RECORDED DATA Block Start
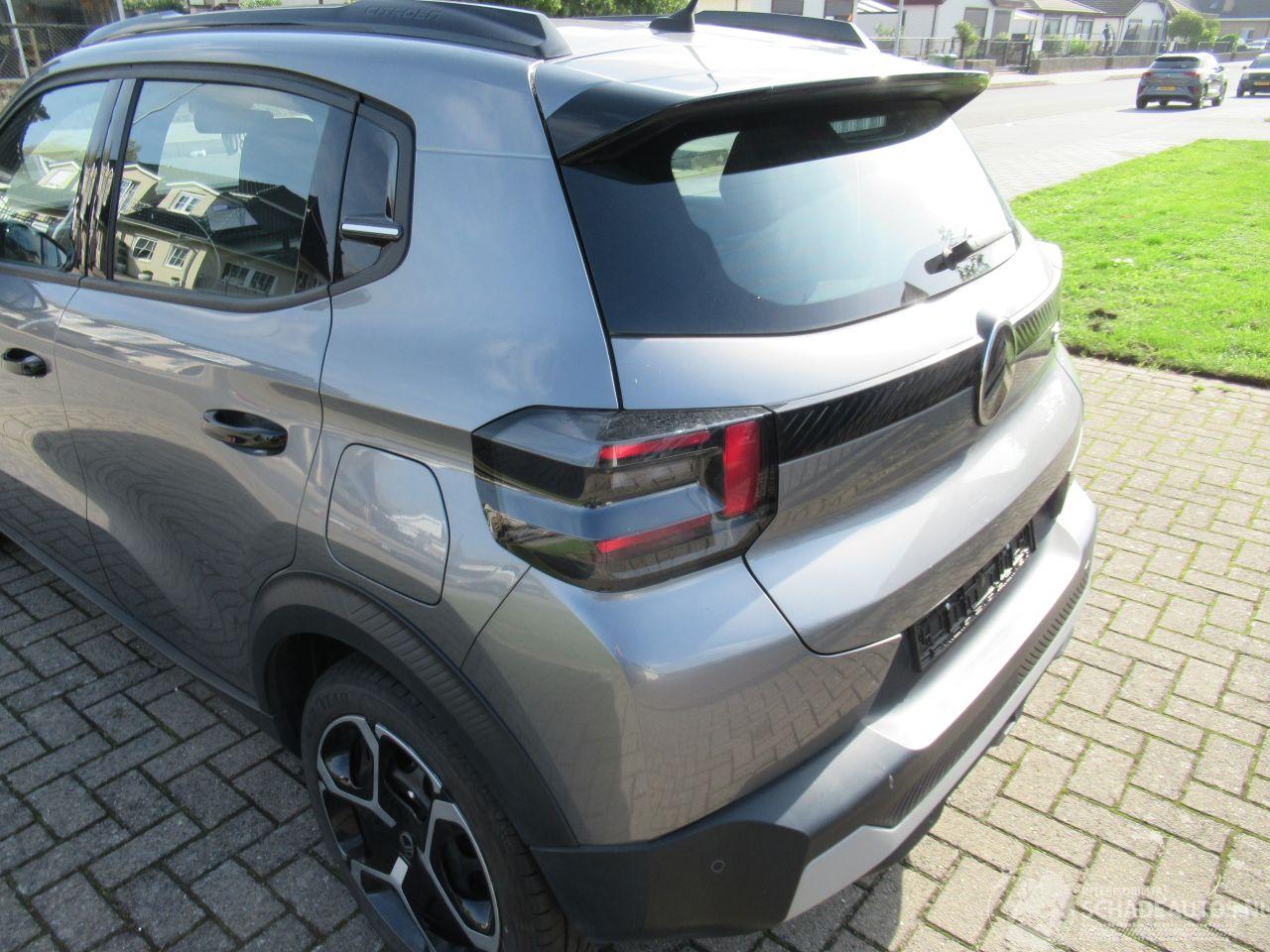 Citroën C3 Citroen C3 1.2T 100 18.400km S&S Airco CruiseControl Pdc Navi>Android/Carplay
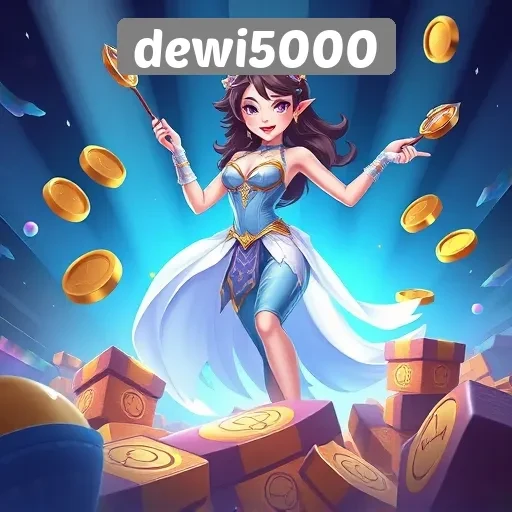 Keunggulan dan Fitur Menarik di Dewi5000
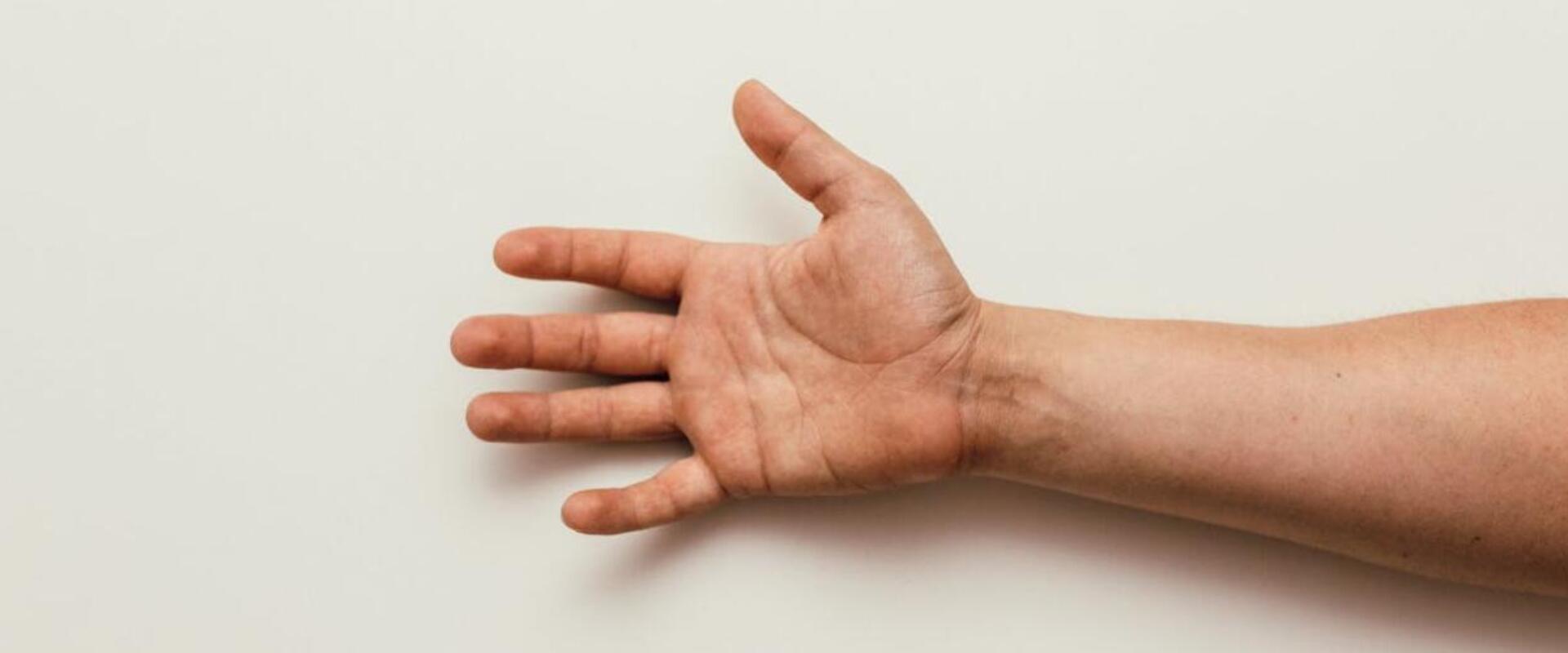 Mit tegyünk, ha gyakran zsibbad a kezünk, lábunk?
RECORDED DATA Block End
--- WHAT THIS TASK INVOLVES ---
The required output is every line from the one containing "Keunggulan dan Fitur Menarik di Dewi5000" through the last line of the data above, restated exactly and without pictures.

--- TASK ANSWER ---
 Keunggulan dan Fitur Menarik di Dewi5000
 Mit tegyünk, ha gyakran zsibbad a kezünk, lábunk?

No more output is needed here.